= Fission fragment reactor =

Type of nuclear reactor

Similar to how the fission-fragment rocket produces thrust, a fission fragment reactor is a nuclear reactor that generates electricity by decelerating an ion beam of fission byproducts instead of using nuclear reactions to generate heat. By doing so, it bypasses the Carnot cycle and can achieve efficiencies of up to 90% instead of 40-45% attainable by efficient turbine-driven thermal reactors. The fission fragment ion beam would be passed through a magnetohydrodynamic generator to produce electricity.

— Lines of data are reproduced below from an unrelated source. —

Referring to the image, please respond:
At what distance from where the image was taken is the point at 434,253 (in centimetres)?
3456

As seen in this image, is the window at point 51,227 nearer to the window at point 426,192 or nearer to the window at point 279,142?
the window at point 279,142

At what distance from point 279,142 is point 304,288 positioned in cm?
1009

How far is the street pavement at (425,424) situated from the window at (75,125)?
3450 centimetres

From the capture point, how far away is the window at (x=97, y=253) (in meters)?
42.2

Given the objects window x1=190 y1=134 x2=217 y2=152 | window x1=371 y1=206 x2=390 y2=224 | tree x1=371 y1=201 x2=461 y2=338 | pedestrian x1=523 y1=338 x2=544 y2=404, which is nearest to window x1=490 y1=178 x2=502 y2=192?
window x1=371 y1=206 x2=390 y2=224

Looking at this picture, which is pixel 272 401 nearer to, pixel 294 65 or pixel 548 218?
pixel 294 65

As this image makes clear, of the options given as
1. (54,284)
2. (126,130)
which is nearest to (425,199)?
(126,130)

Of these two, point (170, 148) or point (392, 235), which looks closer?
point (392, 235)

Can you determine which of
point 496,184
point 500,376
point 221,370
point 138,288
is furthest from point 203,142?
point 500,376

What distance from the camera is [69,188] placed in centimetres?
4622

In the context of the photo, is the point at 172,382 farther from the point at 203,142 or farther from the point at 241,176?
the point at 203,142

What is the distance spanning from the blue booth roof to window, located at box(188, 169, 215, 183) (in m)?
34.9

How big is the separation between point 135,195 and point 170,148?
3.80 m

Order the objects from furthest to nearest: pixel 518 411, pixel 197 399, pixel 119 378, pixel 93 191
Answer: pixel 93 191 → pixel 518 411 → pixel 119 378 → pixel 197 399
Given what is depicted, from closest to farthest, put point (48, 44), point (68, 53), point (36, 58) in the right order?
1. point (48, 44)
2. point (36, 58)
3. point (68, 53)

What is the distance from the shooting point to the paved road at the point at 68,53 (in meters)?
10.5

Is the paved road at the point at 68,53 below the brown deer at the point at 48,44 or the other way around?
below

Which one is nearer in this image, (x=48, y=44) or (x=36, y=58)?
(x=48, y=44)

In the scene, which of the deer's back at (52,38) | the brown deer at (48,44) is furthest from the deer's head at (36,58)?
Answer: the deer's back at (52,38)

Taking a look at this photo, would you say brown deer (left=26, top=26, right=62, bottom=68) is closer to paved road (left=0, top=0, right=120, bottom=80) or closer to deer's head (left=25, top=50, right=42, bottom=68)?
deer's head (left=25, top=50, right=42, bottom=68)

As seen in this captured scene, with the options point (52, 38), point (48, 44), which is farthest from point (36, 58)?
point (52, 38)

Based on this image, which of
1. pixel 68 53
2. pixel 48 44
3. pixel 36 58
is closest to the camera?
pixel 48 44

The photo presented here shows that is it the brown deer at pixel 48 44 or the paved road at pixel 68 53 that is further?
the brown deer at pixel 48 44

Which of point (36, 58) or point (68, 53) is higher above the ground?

Fission fragment reactor designs generally have several common components. The reactor chamber contains a high surface area nuclear fuel to both facilitate direct emission of fission fragments and assist in cooling the fuel. Generally, if fuels subject to criticality are used instead of those that naturally decay (as in a nuclear battery), a moderator is typically involved as well. A magnetic mirror induced by an axial magnetic field typically collates the fragments into a beam that can then be decelerated to generate power. The rate the particles decelerate at depends on their energy; as a consequence, the deceleration process also can help provide isotopic separation as an automatic reprocessing stage. The potential could exist for conventional nuclear waste to be processed via the use of fission fragment reactors .

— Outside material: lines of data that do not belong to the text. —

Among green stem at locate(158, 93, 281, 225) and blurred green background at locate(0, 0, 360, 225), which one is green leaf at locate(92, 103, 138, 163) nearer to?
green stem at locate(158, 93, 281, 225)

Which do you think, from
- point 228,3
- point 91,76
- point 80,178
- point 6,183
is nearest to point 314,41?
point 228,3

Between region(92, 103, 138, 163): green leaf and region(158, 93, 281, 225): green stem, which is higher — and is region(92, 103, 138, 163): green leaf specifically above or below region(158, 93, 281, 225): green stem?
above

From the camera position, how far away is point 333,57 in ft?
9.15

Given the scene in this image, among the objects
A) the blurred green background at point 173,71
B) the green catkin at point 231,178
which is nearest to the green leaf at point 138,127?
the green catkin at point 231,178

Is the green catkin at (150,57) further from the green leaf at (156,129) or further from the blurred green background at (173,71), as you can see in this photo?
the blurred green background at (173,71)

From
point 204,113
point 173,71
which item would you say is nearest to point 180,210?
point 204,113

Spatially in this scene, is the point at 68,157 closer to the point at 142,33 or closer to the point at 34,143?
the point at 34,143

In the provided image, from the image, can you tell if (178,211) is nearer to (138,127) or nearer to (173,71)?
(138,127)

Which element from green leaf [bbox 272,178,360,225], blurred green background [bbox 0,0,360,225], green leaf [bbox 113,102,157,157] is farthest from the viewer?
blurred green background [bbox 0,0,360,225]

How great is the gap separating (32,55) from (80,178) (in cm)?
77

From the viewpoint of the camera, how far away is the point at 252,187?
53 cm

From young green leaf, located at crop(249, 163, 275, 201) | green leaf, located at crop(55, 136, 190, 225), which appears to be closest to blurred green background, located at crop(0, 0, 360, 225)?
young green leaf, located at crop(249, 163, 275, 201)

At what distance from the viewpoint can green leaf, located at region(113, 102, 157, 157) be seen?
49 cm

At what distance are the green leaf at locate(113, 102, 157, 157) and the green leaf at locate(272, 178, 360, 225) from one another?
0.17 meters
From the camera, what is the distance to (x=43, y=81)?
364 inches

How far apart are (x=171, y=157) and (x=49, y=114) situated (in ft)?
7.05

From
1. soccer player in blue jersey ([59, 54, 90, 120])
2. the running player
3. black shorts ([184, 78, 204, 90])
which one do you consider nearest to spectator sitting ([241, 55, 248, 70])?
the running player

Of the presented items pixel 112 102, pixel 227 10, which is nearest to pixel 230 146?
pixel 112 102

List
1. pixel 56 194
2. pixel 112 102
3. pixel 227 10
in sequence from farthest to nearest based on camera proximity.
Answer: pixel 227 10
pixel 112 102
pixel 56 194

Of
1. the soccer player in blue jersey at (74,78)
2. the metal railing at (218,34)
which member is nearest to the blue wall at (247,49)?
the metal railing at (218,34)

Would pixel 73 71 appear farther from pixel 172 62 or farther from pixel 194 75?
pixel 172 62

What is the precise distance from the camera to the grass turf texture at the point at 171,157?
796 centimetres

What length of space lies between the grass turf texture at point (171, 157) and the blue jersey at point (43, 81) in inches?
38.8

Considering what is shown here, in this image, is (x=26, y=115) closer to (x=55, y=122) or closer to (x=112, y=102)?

An earlier design by scientists at Idaho National Engineering Laboratory and Lawrence Livermore National Laboratory involved the concept of coating fine carbon wires with fissionable fuel. While this had a high surface area, it proved not enough to radiate the heat absorbed during the reactions, so their design was modified to rotate long wires through the core, giving them time to cool.

A later design by Rodney A. Clark and Robert B. Sheldon involves the use of a dusty plasma of electrostatically suspended fuel nanoparticles in the core. This increases the surface area enough to allow for effective radiative cooling. As the particles naturally ionize as fission occurs, electrostatic suspension is a simple process.

==Direct energy conversion==
In the early 2000s, research was undertaken by Sandia National Laboratories, Los Alamos National Laboratory, The University of Florida, Texas A&M University and General Atomics to use direct conversion to extract energy from fission reactions. Essentially, attempting to extract energy from the linear motion of charged particles coming off a fission reaction.